SOURCE EXCERPT:
-- BEGIN --
Search code examples
phputf-8mbstring

php mb_convert_variables RECURSION error


I'm having a problem on converting some arrays to UTF-8

Basically I'm extracting meta tags from website, and where the charset is not UTF-8, I attempt to convert them to UTF-8 so they can be stored and displayed properly. A original array before conversion is as follows.

print_r($details);


    [base] => http://www.example.com/something/page/
    [charset] => iso-8859-1
    [favicon] => http://www.example.com/favicon.ico
    [meta] => Array
        (
            [description] => Some Description
            [keywords] => 
        )

    [images] => Array
        (
            [0] => http://cdn.example.com/wp-content/themes/original/images/logo.jpg
            [1] => http://cdn.examplecom/wp-content/uploads/2016/10/EXAMPLE-imageoptim-twitter-bird-16x16.png

        )

    [openGraph] => Array
        (
            [locale] => en_GB
            [type] => article
            [title] => Some Title
            [description] => Some Description
            [url] => http://www.example.com/something/page/
            [site_name] => EXAMPLE
            [image] => http://cdn-r1.example.com/wp-content/uploads/2017/02/621-Example-fb.jpg
            [image:width] => 736
            [image:height] => 378
            [imagePath] => http://cdn-r1.example.com/wp-content/uploads/2017/02/621-Example-fb.jpg
        )
-- END --
DIRECTIONS:
**A.** Answer these from the PHP post on mb_convert_variables, one line each:
(i) What charset appears in the original array?
(ii) What locale is listed under openGraph?
(iii) What value does the array give for image:width?
**B.** Please quote the PHP post on mb_convert_variables word for word, everything from "Basically I'm extracting" down to "is as follows.".
**C.** Write what comes next in the PHP post on mb_convert_variables, starting after its last line.
The listing after this point is separate material from the PHP post on mb_convert_variables.

INFORMATION SUPPLIED:
-- BEGIN --
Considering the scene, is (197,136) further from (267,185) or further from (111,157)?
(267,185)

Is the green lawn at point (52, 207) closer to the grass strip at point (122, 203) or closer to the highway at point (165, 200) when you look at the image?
-- END --
ANSWERS BELOW:
**A.**
(i) iso-8859-1
(ii) en_GB
(iii) 736

**B.**
Basically I'm extracting meta tags from website, and where the charset is not UTF-8, I attempt to convert them to UTF-8 so they can be stored and displayed properly. A original array before conversion is as follows.

**C.**
    [title] => Some Title
    [url] => http://www.example.com/something/page/
    [url_description] => Some Description

    //End of print_r();

So the array on top is all nice and proper, but because I won't be able to know whether the text will be displayed properly or not, I will convert it to UTF-8 since the website stats its charset is NOT utf-8.

I put the array above through the following

mb_convert_variables('utf-8', $details['charset'], $details);

Note the output is strange for $details['meta'] and $details['openGraph']. The array has been replaced by RECURSION. I tried to google this but i cannot find anything.

print_r($details);

//Note: This is the exact print_r results with the *RECURSIVE* words.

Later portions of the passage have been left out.